**PROBLEM REQUIREMENTS**:
List every distinct word that the text about therapy for social anxiety puts in quotation marks.

**TEXT EXCERPT**:
_ _ _ _ _ _ _

Hello all,
I just had a REVELATION last night (listening to session #3) that I'd like to share with the list.
Now being a skeptic and a pessimist, I avoided therapy for a long time thinking it was stupid and only worked for gullible people (sorry).
I thought repeating positive things to myself to make me feel better was basically telling myself lies so I could screw reality and be happy. I thought I was too smart and that it wouldn't work for me.
But last night, I realized what potent a technique repeating things to yourself is. I realized:
THAT'S HOW I GOT THIS WAY IN THE FIRST PLACE!
All it took was some teasing in grade school and I got it into my head that I was awkward and that I had nothing good to offer.
As the years went by, without realizing it, I repeated this to myself over and over with every goof up, and every little mistake I made. I knew I was just a worthless loser, and that I had too good a grip on reality to believe in positive reinforcement.
But my "reality" had been shaped through repetition and reinforcement of negative thoughts.
Now I see the power in telling yourself things. It's a matter of perception, and perception is changed through repetition and reinforcement.
We're living proof of that.
Therapy is the same thing we've been doing for all these years, except it makes you feel better, not worse. For the first time in years I feel like life will get better.
So to all you skeptics out there unsure about the therapy, try and look at it in a different light.
-- Todd
Todd: This is a concise and insightful explanation of why cognitive-behavioral therapy works for social anxiety.
Whether we know it or not, we, as human beings, are continually doing "therapy" on ourselves.
We literally reinforce our own inaccurate, irrational beliefs by thinking, talking and acting in socially anxious ways. The more that time goes by, the more and more
we are convinced that we are nothing but our social anxiety.
We "learned" to have social anxiety (it is not our fault) and the only way we can overcome social anxiety is to "learn" to think, perceive, and believe more accurately and rationally.
Only a rational "learning" therapy, which is what "cognitive" means, has the capacity to do this in our brains. And, we must have brain changes or we stay stuck in the vicious cycle of social anxiety for the rest of our lives.
Social anxiety has kept us bound up for years in misery and pain, and it will continue to do so until we begin to "learn" to think more rationally about ourselves and the social situations we live in. Only cognitive therapy for social anxiety can do this.
This message has the potential for changing thousands of lives... thank you, Todd.

_ _ _ _ _ _ _

**DATASET EXCERPT**:
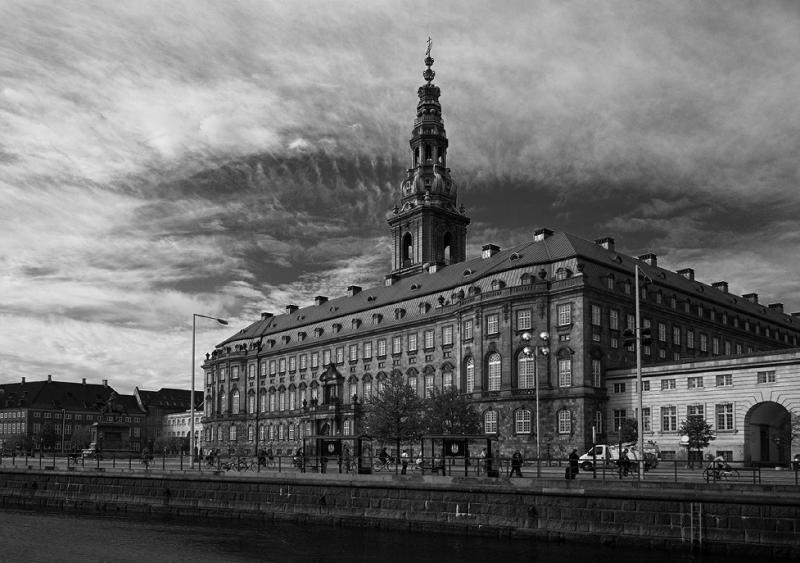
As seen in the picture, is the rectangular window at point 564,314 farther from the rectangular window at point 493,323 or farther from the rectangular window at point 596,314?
the rectangular window at point 493,323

_ _ _ _ _ _ _

**RESULT**:
reality, therapy, learned, learn, learning, cognitive